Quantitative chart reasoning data
((
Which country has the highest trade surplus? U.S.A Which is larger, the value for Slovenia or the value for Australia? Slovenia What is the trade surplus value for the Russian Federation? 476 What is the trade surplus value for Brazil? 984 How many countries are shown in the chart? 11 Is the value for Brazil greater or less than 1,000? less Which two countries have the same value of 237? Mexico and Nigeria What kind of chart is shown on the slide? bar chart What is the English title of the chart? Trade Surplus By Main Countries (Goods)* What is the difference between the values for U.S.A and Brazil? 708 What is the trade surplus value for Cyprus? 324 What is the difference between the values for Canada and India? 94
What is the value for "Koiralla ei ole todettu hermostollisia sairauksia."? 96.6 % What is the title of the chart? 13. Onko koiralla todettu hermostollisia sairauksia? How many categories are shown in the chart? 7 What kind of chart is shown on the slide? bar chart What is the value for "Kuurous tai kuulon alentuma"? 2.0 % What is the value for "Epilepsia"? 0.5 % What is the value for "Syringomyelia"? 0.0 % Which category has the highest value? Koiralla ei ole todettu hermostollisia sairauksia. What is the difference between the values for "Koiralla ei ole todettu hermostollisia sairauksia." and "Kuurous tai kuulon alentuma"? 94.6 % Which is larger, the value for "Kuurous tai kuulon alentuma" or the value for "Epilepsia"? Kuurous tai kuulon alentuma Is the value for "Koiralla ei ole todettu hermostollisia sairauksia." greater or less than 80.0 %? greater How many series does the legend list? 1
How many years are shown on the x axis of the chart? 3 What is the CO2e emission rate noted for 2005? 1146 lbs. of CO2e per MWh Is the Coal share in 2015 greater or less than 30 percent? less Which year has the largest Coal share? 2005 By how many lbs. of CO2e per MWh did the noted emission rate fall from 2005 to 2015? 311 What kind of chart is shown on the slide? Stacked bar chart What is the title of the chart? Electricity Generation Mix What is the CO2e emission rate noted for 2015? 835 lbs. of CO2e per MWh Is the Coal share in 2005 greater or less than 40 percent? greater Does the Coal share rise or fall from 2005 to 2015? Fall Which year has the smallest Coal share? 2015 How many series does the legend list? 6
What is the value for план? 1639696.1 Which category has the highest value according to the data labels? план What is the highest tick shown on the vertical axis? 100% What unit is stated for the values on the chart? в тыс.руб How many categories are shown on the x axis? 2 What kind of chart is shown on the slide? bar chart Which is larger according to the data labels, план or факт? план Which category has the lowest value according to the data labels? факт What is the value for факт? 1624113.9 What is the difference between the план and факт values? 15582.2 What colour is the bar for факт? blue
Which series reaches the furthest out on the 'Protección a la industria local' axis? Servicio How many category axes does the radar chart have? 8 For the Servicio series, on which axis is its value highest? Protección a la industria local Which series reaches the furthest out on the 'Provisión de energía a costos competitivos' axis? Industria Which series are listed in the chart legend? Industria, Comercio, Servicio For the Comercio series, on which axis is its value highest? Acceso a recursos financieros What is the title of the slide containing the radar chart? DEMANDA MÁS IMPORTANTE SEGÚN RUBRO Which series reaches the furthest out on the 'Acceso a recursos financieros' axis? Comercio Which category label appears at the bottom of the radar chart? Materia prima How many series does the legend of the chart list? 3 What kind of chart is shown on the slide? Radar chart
))
__TASK STATEMENT__:
Please select each of the entries above that contains the string "stated".

__RESPONSE BOX__:
What is the value for план? 1639696.1 Which category has the highest value according to the data labels? план What is the highest tick shown on the vertical axis? 100% What unit is stated for the values on the chart? в тыс.руб How many categories are shown on the x axis? 2 What kind of chart is shown on the slide? bar chart Which is larger according to the data labels, план or факт? план Which category has the lowest value according to the data labels? факт What is the value for факт? 1624113.9 What is the difference between the план and факт values? 15582.2 What colour is the bar for факт? blue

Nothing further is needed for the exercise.